Genomic deoxyribonucleic acid (DNA) extraction
Genomic DNA was extracted using a protocol described by Mahuku et al. [20-22] with minor modification. The harvested fresh fungal mycelium was transferred to sterilized 1.7 ml tube containing 500 microliter of TES extraction buffer (0.2 m Tris-HCl pH 8.0; 10 mm EDTA, pH 8.0, 0.5 m NaCl, 1% SDS); sterilized sand was added and grinded using mortar and pistil. The samples were mixed using vortex for 30s and then incubated in the water bath at 65°C for 30 minutes before it was centrifuged for 15 minutes at 20,800 g. The supernatant was transferred to a new tube and an equal volume of ice cold isopropanol was added. Tubes were then incubated at -20°C for 1 hour, followed by centrifugation for 10 minutes at 20,800 g to pellet the DNA. The supernatant was eliminated and the DNA pellet was washed with 800 microliters of cold 70% ethanol; the tubes were then turned upside down on clear sterile paper towel for 45 minutes to air dry. The dried DNA pellet was diluted with 1 x TAE buffer.
Rep-PCR fingerprinting
In rep-PCR, fingerprinting three families of repetitive sequences were used (Table 2). They included:
Genetic markers | Sequences 5’ to 3’ | Ta °C | GC% | Number of nucleotides | References |
---|---|---|---|---|---|
REP 1R | IIIICGICGICATCIGGC | 49 | 52.9 | 18 | [21] |
REP 2 | IIICGNCGNCATCNGGC | 58 | 52.9 | 17 | [21] |
ERIC 1R | ATGTAAGCTCCTGGGGATTCAC | 58 | 50 | 22 | [22] |
ERIC 2 | AAGTAAGTGACTGGGGTGAGCG | 42 | 54.5 | 22 | [22] |
BOX A1R | CTACGGCAAGGCGACGCTGACG | 50 | 68.2 | 22 | [6] |
Table 2: Molecular markers used to amplify PCR fingerprinting products of Pseudocercospora griseola.

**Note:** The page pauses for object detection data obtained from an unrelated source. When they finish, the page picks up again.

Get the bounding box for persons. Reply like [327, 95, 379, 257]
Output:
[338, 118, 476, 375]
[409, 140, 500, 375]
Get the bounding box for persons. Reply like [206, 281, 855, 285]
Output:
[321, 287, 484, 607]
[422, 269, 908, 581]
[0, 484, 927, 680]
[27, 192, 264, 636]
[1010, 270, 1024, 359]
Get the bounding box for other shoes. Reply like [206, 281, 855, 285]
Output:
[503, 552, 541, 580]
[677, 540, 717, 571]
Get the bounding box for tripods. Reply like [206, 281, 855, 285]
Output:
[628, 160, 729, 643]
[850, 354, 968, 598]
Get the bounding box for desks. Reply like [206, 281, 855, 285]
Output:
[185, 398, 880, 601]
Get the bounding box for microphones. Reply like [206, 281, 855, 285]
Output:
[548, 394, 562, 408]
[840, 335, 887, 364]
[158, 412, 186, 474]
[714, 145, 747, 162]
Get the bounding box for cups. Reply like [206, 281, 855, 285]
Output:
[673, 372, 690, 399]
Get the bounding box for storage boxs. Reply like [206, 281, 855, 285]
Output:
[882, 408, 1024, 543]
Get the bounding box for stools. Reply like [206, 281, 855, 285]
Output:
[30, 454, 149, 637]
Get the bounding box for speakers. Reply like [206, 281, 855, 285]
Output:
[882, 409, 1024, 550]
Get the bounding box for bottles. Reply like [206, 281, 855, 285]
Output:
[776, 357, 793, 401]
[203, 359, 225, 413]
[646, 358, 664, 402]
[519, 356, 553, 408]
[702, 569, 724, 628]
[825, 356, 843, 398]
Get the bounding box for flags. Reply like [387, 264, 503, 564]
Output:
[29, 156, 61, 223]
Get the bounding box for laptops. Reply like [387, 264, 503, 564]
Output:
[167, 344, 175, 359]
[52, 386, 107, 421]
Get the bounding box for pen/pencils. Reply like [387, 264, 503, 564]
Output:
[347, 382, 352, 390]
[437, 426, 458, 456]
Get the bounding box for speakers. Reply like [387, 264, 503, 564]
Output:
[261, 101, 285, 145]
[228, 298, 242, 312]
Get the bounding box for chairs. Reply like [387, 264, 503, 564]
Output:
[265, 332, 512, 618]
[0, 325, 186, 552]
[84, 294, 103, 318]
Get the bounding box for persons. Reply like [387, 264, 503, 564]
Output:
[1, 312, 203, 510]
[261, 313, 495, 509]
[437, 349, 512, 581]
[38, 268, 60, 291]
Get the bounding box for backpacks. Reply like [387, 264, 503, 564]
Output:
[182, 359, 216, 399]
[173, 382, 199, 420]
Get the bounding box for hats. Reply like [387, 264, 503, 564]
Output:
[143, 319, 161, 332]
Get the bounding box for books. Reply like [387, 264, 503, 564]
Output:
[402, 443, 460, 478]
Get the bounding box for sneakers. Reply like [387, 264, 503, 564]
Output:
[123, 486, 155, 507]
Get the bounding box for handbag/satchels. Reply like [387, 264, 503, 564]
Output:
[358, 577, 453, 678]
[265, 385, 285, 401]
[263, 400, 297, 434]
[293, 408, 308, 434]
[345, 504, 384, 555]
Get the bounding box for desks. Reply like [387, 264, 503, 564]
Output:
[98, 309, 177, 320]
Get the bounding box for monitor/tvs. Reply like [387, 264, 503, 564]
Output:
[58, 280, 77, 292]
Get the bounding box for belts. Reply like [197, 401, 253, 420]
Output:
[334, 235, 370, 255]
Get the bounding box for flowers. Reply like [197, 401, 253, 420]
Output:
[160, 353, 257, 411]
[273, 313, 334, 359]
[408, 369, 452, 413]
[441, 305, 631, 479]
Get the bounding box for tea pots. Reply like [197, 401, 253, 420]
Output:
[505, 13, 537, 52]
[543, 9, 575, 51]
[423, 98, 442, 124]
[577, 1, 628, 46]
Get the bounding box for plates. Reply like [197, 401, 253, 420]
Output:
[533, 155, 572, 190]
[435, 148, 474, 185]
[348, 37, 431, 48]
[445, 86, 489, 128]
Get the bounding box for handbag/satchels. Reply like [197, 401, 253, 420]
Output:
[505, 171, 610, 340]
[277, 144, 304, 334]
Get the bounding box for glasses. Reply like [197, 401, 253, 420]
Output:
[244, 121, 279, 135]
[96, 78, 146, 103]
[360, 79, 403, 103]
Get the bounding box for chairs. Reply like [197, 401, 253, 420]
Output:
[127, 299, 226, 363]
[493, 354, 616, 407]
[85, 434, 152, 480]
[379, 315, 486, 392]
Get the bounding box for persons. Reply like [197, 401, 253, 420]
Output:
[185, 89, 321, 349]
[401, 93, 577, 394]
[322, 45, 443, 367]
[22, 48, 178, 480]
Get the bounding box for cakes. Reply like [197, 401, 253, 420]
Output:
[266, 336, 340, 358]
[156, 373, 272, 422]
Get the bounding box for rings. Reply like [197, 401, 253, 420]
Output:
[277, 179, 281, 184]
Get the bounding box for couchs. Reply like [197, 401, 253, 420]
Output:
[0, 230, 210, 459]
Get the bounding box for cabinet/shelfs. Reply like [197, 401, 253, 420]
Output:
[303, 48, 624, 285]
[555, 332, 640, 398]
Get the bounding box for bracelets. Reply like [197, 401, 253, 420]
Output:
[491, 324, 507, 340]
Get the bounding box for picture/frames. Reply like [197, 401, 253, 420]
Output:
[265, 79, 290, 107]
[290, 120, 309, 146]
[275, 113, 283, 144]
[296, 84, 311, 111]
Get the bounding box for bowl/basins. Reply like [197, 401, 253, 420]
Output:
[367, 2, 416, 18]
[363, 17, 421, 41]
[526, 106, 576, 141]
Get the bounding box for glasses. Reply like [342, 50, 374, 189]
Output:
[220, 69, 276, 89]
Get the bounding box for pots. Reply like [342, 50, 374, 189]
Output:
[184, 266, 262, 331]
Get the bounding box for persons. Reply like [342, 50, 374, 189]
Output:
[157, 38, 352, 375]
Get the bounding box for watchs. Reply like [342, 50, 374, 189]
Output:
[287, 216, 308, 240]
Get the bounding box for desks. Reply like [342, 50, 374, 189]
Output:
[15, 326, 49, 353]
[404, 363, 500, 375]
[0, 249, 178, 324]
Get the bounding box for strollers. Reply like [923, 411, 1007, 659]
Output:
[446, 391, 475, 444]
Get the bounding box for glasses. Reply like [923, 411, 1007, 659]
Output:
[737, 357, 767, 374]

1) The Repetitive Extragenic Palindromic (REP) sequence REP1R-1/ REP2-1 (18 nucleotides in length), as described by Versalovic et al. [6].
2) The Enterobacterial Repetitive Intergenic Consensus (ERIC) in which two oligonucleotide primer pairs used for PCR amplification ERIC1R/ERIC2 (22 nucleotide in length).
3) BOX elements (22 nucleotide in length) [23].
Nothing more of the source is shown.